21 Jan The Most Cost-Effective Ways to Market Your Business on Social Media
People aren’t as trusting of traditional advertising as they once were. It is not enough to claim you have a great product; your potential buyers need to hear what their friends have to say about you. They want a connection to your company that goes beyond a sterile business relationship. Online reviews and social media have added an interactive dynamic to marketing. Businesses no longer just present themselves to consumers; they build communities and develop relationships with them.
A social media presence requires a dedication of resources, but social media is essential to building brand awareness and establishing trust with the shopping public. Haphazardly posting content with fingers crossed is not the best way to put your products and services in front of potential buyers. To be cost-effective, your social media marketing strategy must have specific goals and reach those who are most likely to respond to your message.
Begin With the End in Mind
Every post, every tweet, every pin must have a purpose. Your digital marketing strategy will have several campaigns, each with a specific goal. One campaign may be aimed at brand development and awareness; other campaigns may be designed to generate leads, build excitement for an upcoming product launch or drive visitors directly to a sales page. Before dedicating any resources to social media, know what you hope to gain.

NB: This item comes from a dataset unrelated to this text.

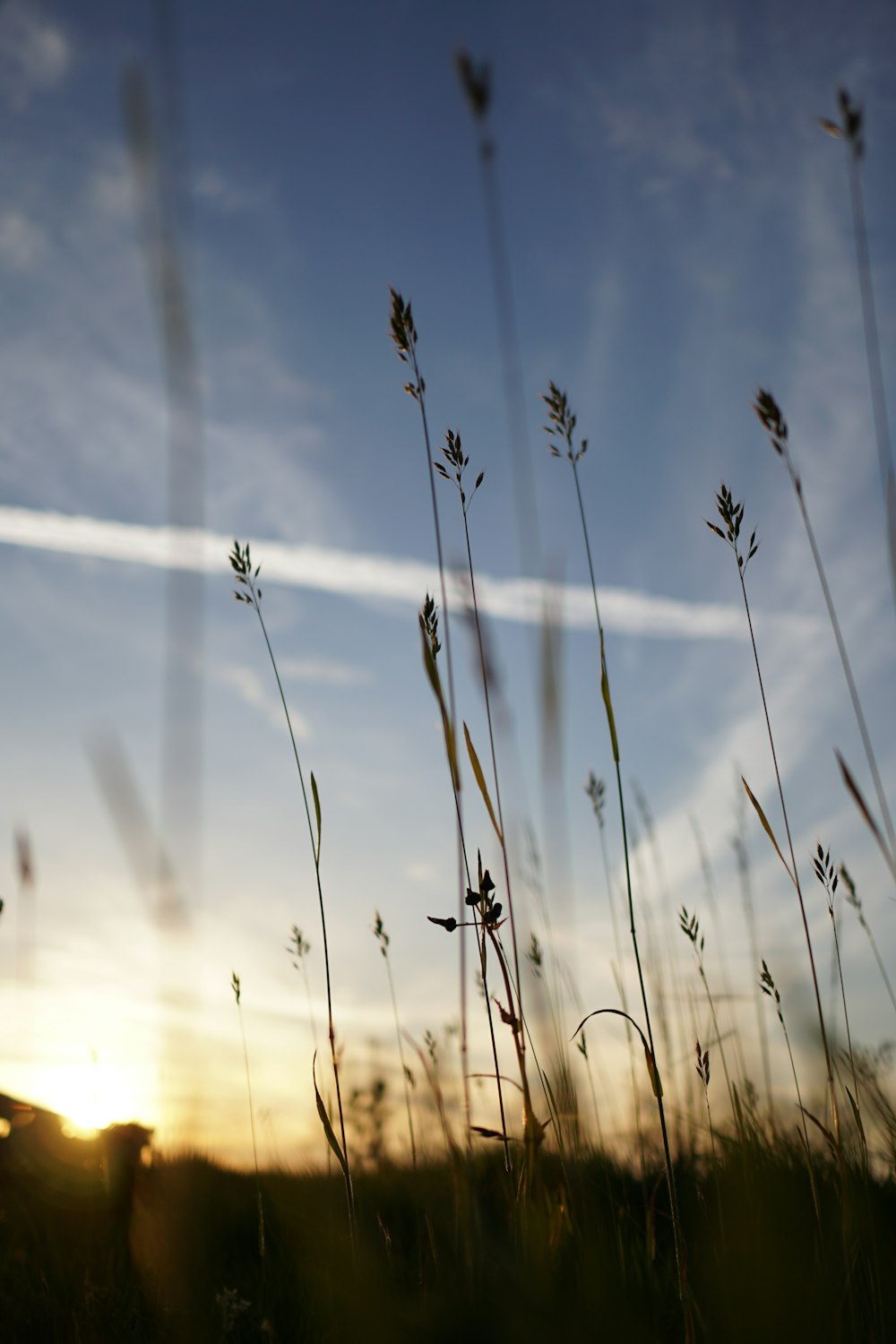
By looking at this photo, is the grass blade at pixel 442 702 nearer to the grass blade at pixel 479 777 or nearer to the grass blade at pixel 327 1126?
the grass blade at pixel 479 777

Select an Appropriate Platform
Focus your social media activity on the two or three platforms where you can excel. You only want to spend money where your target market hangs out. Develop your buyer personas and discover their social media habits.
Visit Your Competition
You don’t have to reinvent the wheel every day. Check out your competition’s social media. What types of posts seem to work best for them? Can you do them one better? Also, seek out people and pages with interests that align with yours. For example, if you are an interior decorator, you would do well to follow a DIY home projects blog. Engage them with comments and share their content with your own followers to build a strong community of like-minded people.
Focus on Your Message
Don’t try to be all things to all people. Once you have narrowed down who you are targeting and where you will reach them, decide the message you want to send with each campaign and determine the best form to use. An image or video may work well for the message, “Our product is fun.” An infographic or testimonial would work better if your message is, “Our product solves problems.” If you hope to reach the Gen Z crowd, you will probably not have much success posting links to case studies on your Facebook wall. It’s a different story If you are going after Baby Boomers.

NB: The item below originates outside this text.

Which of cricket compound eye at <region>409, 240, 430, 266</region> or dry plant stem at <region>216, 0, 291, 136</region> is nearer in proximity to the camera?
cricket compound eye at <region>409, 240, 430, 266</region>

To keep followers interested and engaged, use a mix of formats — images, live streaming, storytelling, etc. All this content creation may seem like a lot of work and expense. However, content can be repurposed and resurfaced, which will double or triple your inventory of content. A blog post can yield a video, an infographic and a striking “pinnable” image. Evergreen content (posts that are timeless) can be resurfaced every few months.
Encourage User-Generated Content
Encourage your followers to post images of themselves using your products. Host contests and giveaways that require liking, commenting and sharing. Run hashtag campaigns. User-generated content costs little but encourages engagement and sharing. Be sure to engage with your audience, speaking to them in the persona of your brand. Answer questions and comment on their comments, even if it is just to say “Thanks for the great review.”

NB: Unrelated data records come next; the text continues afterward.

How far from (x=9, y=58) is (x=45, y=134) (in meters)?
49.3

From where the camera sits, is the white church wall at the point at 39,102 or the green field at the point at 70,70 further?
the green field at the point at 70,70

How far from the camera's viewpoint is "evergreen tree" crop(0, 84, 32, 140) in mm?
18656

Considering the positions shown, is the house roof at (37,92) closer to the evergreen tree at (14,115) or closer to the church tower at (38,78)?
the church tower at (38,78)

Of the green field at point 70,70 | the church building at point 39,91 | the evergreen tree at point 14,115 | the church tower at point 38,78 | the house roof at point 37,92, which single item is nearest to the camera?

Measure Results and Repeat
Just as each post has a goal, each goal needs a metric to measure success. Every social media platform offers its own set of analytics. Depending on your goal, you may measure reach (how many people saw your post), clicks, engagement rate (clicks divided by reach) or other measures such as hashtag performance or new likes. If a particular post underperforms, figure out why. Was it the message? The form? Where or when it was posted? Don’t waste resources by repeating what doesn’t work. When content does well, drill down into the data to see why. Who read, clicked, commented and shared your post? How can you repeat this success?
Personal social media pages may serve as an outlet for whatever comes to mind, but using social media to market a business requires strategy. To make the best use of resources, it needs to be targeting the right audience with the right message on the right platform. This requires well-planned campaigns and specific, measurable goals.